Best place to submit RFC for tensorflow core developers?

hrbigelow · December 13, 2022, 4:59pm

Hi,

I’m working on a proof-of-concept tool for TensorFlow ops argument checking and automatic documentaion. Where is the best place to submit an RFC for core developers?

I tried https://groups.google.com/a/tensorflow.org/g/developers a week ago but still no response. It seems extremely low traffic.

Best,

Henry

Bhack · December 13, 2022, 5:10pm

/cc @markdaoust What do you think? Can we discuss informally these things earlier in the forum before, eventually, preparing a formal RFC PR?

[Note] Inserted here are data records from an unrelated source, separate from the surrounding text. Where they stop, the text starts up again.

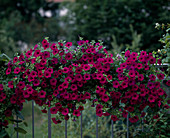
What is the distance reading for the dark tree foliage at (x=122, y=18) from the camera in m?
10.5

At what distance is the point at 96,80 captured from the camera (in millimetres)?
2594

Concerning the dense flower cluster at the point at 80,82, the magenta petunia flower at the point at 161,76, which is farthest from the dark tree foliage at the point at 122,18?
the magenta petunia flower at the point at 161,76

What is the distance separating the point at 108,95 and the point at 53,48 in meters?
0.83

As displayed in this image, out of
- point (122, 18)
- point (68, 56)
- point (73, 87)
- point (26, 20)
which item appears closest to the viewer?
point (73, 87)

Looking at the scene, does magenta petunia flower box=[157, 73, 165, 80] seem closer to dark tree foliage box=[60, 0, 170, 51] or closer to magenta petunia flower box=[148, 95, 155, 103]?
magenta petunia flower box=[148, 95, 155, 103]

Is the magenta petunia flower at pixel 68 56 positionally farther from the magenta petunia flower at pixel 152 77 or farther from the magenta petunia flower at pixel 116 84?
the magenta petunia flower at pixel 152 77

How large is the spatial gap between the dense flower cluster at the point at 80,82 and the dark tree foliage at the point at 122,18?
7.65 meters

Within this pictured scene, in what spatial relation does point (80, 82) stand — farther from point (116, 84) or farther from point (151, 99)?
point (151, 99)

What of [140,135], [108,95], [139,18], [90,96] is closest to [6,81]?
[90,96]

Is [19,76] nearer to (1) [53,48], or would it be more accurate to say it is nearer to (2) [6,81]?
(2) [6,81]

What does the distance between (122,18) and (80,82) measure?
9.10 m

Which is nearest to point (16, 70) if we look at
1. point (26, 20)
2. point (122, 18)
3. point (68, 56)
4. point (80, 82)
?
point (68, 56)

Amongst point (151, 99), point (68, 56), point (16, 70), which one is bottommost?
point (151, 99)

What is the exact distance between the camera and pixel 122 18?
36.2ft
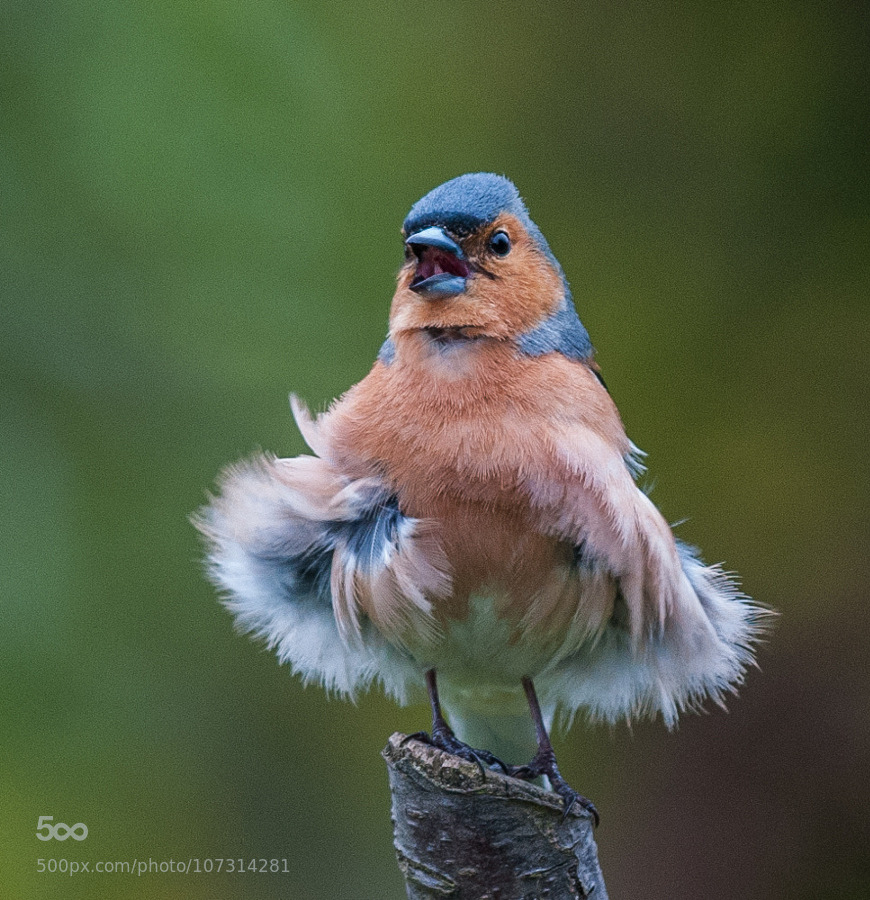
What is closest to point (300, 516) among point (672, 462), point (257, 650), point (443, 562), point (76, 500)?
point (443, 562)

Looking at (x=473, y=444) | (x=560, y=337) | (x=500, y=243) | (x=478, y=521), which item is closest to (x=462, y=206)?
(x=500, y=243)

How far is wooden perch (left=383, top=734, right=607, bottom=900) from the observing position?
8.59 feet

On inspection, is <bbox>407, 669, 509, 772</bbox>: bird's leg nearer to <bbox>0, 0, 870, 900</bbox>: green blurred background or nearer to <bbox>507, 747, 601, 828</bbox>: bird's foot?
<bbox>507, 747, 601, 828</bbox>: bird's foot

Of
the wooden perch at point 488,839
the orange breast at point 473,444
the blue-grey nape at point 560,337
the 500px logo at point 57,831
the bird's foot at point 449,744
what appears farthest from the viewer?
the 500px logo at point 57,831

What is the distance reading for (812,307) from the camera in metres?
4.63

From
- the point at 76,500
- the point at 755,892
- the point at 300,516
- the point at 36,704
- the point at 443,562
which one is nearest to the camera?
the point at 443,562

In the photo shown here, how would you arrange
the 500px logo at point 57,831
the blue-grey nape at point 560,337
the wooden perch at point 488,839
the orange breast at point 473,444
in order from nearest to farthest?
the wooden perch at point 488,839
the orange breast at point 473,444
the blue-grey nape at point 560,337
the 500px logo at point 57,831

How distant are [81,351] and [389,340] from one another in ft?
4.64

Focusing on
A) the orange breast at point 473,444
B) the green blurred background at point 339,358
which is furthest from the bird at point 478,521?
the green blurred background at point 339,358

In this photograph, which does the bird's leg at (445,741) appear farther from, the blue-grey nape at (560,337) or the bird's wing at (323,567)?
the blue-grey nape at (560,337)

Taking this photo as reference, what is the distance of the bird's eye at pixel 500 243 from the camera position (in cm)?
311

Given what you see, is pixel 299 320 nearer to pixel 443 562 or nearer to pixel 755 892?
pixel 443 562

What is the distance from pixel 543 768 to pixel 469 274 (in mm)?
1284

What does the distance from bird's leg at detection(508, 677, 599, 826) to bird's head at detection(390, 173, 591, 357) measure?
0.96 metres
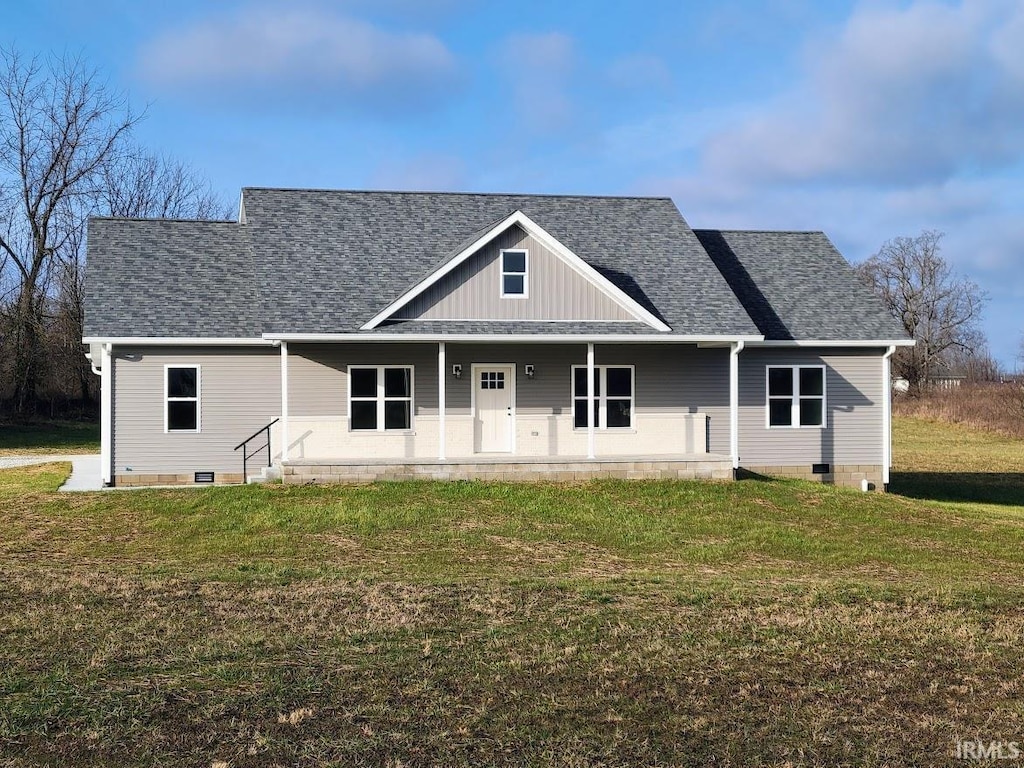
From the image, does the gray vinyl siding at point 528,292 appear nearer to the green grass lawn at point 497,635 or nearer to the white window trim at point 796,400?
the white window trim at point 796,400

Mark_Daoust · December 13, 2022, 5:55pm

Thanks @Bhack,

Yeah, we can always discuss things here.

I own a lot of the documentation tools, so it’s right to have me in the loop.
And I can always help track down the right people, or ping internal list if necessary.

What’s the idea?

If I miss an update on this thread, just ping me again.

hrbigelow · December 13, 2022, 7:43pm

Hi @markdaoust, @Bhack,

Apologies, it’s not quite ready to present for discussion yet. But I’m pleased to find the right venue, thank you for the prompt response. I’ll fix some things and be in touch shortly.

Best,

Henry

Fishon_Amos · December 14, 2022, 3:54am

The best place to submit an RFC for core developers is the TensorFlow GitHub repository. You can post an issue on the repository with a detailed description of your tool. The core developers will review your issue and provide feedback if needed.

Bhack · December 15, 2022, 9:27pm

The RFC process is formally defined at:

github.com

tensorflow/community/blob/master/governance/TF-RFCs.md

# TensorFlow Request for Comments (TF-RFC)

The purpose of a TensorFlow RFC is to engage the TensorFlow community in
development, by getting feedback from stakeholders and experts, and
communicating design changes broadly.

## Who is involved?

Any **community member** may help by providing feedback on whether the RFC will
meet their needs.

An **RFC author** is one or more community member who writes an RFC and is
committed to championing it through the  process.

An **RFC sponsor** is any maintainer who sponsors the RFC and will shepherd it
through the RFC review process.

A **review committee** is a group of maintainers who have the responsibility of
recommending the adoption of the RFC.

This file has been truncated. show original

But as the process has a not trivial overhead it is better to informally discuss the idea in the forum or in any other SIG specific channel just for an early evaluation.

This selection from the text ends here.